Manifesto
From the New York Times story about Karl Rove and Andy Card:
By most accounts inside and outside the administration, Mr. Rove is relentlessly cheerful, presenting himself as an optimistic face in a gloomy White House. One person who met Mr. Rove said he attributed Mr. Bush's problems more to external events, in particular Hurricane Katrina and Iraq, than to anything the White House did wrong.

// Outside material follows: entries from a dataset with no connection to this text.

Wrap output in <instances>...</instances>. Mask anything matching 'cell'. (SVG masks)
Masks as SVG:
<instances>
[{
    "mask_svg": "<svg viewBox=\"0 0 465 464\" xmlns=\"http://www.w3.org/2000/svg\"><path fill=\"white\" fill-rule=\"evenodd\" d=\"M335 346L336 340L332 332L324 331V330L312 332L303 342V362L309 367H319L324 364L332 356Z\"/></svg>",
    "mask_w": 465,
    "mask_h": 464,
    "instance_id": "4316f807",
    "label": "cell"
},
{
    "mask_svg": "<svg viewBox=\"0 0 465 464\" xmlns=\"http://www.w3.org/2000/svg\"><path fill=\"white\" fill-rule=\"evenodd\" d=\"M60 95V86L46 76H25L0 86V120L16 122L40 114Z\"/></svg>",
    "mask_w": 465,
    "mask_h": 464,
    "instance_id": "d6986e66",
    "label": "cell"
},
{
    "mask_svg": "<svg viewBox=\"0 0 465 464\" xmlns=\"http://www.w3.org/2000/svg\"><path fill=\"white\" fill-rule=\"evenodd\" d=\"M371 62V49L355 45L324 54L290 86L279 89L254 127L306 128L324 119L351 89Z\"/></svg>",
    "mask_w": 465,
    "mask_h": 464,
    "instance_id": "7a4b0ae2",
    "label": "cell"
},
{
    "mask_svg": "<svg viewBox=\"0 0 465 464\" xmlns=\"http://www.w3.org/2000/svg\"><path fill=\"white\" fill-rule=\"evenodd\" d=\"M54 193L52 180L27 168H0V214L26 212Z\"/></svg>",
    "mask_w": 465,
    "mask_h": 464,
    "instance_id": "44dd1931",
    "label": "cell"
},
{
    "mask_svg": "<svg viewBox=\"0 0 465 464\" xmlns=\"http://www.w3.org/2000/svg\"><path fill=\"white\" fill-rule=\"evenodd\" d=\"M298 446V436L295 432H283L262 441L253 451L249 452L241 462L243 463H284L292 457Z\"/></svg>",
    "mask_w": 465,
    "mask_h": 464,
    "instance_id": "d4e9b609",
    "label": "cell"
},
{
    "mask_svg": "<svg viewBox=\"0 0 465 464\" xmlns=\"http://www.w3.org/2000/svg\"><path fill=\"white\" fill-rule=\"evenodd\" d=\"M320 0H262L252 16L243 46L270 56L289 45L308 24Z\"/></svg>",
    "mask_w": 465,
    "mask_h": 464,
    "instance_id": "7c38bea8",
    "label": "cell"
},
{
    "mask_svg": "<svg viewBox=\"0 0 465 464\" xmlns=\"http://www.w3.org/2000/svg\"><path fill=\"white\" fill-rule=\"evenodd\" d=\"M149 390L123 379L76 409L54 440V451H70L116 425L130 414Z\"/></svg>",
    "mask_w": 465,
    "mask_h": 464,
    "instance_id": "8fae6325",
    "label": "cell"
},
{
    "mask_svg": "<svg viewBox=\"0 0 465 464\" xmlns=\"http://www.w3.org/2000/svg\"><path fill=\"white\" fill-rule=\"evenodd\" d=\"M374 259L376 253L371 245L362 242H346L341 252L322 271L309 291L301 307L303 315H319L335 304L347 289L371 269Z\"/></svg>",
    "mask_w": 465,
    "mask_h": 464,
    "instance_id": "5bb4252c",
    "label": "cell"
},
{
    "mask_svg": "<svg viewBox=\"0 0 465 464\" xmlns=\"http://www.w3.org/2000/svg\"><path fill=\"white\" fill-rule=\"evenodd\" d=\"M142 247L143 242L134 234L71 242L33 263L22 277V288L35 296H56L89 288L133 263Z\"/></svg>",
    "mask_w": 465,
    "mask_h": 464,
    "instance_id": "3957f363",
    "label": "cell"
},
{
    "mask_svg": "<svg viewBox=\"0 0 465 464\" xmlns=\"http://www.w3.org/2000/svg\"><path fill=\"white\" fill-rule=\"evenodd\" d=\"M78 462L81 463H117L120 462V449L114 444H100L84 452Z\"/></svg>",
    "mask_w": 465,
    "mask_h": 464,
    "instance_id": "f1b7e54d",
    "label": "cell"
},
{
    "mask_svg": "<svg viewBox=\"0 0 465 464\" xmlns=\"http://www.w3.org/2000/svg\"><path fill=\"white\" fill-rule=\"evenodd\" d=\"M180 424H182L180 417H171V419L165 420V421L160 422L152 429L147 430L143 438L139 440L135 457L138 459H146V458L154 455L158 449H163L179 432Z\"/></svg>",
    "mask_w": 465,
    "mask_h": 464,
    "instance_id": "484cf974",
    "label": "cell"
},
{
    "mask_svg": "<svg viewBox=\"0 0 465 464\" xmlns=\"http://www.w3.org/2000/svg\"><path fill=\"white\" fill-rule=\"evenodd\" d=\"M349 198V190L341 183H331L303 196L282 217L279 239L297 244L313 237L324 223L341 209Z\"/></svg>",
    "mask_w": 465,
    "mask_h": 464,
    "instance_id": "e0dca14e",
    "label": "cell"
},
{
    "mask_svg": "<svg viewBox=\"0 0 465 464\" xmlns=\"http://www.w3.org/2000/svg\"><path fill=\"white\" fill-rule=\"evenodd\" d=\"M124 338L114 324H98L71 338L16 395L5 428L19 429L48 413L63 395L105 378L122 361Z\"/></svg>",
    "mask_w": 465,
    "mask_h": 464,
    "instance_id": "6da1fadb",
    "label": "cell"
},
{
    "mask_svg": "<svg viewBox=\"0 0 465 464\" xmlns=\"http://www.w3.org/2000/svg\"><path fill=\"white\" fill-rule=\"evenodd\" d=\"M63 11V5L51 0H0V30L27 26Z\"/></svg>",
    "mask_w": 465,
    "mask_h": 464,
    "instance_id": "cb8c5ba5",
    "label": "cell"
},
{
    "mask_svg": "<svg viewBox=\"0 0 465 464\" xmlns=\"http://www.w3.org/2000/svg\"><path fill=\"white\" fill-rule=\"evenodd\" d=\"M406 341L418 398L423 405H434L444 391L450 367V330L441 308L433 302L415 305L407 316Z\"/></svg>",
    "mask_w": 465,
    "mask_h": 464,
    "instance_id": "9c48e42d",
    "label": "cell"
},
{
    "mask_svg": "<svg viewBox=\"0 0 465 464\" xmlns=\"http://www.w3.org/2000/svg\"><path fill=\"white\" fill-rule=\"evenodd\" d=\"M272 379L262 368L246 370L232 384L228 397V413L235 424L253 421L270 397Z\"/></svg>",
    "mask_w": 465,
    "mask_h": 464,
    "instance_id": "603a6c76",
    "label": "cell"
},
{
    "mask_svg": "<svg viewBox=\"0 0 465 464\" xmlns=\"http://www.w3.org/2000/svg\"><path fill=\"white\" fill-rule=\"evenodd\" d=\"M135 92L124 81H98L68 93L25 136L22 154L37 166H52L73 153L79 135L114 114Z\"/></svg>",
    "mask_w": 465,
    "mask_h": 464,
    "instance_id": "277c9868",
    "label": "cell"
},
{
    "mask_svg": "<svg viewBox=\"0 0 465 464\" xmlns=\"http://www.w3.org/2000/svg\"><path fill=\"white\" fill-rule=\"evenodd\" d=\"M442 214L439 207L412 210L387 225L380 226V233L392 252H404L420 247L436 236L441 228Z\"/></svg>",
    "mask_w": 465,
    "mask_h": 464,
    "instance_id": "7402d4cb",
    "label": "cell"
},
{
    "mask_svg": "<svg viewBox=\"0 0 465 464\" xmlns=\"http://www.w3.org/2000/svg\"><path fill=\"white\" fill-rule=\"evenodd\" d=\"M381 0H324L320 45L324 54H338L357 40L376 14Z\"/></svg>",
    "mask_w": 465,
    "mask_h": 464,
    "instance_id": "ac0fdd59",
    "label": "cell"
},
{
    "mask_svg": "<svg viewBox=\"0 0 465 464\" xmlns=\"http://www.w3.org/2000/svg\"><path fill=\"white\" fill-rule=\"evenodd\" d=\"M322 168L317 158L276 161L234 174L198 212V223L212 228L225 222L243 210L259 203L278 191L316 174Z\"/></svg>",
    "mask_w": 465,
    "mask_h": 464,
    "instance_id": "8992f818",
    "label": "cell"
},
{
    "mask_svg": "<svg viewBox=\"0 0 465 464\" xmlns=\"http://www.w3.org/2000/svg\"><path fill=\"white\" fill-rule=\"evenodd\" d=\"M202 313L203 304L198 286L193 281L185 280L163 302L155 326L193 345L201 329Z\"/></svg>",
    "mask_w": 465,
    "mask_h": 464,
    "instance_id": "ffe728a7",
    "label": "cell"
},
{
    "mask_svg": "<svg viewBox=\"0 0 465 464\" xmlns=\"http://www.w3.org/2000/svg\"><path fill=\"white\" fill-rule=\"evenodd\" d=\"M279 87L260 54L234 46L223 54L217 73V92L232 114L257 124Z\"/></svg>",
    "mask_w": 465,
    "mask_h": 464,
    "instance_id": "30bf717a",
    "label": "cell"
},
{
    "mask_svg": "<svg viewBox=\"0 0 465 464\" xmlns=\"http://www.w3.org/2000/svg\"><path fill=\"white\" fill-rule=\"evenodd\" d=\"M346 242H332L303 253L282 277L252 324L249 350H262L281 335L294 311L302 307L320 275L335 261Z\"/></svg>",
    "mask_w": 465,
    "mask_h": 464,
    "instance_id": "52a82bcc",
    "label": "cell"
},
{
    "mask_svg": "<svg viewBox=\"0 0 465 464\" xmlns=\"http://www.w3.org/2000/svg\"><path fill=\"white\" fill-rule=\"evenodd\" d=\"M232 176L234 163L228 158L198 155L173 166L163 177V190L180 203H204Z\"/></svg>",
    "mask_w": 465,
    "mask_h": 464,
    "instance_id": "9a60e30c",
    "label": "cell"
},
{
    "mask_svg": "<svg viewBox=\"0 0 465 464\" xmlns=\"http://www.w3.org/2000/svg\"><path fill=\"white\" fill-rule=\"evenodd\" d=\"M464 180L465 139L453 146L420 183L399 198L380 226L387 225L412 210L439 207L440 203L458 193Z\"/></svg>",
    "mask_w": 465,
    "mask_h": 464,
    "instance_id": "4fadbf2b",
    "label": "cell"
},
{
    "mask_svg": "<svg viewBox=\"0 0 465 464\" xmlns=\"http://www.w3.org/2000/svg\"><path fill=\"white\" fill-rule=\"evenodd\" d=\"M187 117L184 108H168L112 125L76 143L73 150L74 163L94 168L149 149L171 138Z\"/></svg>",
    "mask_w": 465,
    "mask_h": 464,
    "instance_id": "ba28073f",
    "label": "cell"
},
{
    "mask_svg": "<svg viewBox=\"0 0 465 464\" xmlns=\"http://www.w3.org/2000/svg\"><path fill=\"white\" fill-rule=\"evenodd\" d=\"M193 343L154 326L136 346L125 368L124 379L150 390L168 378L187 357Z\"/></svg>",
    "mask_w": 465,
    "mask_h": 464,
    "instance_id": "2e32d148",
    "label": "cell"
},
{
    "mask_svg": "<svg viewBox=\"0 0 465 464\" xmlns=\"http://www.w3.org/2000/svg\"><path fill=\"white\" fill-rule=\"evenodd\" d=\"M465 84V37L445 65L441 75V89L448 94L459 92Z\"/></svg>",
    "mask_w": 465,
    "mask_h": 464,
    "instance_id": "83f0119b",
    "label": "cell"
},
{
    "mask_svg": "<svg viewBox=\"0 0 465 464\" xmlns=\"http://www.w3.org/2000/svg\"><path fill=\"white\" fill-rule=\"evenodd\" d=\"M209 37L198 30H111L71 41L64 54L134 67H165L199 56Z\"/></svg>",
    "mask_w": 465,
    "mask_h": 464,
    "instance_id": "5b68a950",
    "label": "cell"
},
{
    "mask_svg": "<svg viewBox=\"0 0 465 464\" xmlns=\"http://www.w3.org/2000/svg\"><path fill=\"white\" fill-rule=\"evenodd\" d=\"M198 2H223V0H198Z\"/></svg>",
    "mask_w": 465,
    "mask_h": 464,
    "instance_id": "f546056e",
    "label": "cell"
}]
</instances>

Does anybody else find the second sentence to be the most depressing thing they have ever read? Katrina and Iraq are "external events" and not "anything the White House did wrong?" I don't know if I'm more depressed about the arrogance of the view expressed by the unnamed White House source (although unsurprising) or that fact that the New York Times has no problem reciting the characterization that Katrina and Iraq are simply "external events" that were imposed on the White House. In simple terms, so we don't have to keep repeating ourselves, nobody is upset about Katrina happened but people are actually upset about the piss-poor response that allowed people to die as a result of the storm, among a myriad other tragedies. As for Iraq, people are rightly pissed about both its occurrence in the first place and the incompetence with which the entire operation has been run. The fact that the White House is framing these as "external events" should give Democrats more spine to run on these issues. But perhaps is it hard to get more of something that you don't have in the first place, with rare exceptions. Anybody else of the view that the Democratic party needs a serious bloodletting? Getting rid of Lieberman would be a good start.
1 Comments:
These guys create their own reality. They brag about it. They live in a "faith-based" universe where facts are not to be believed.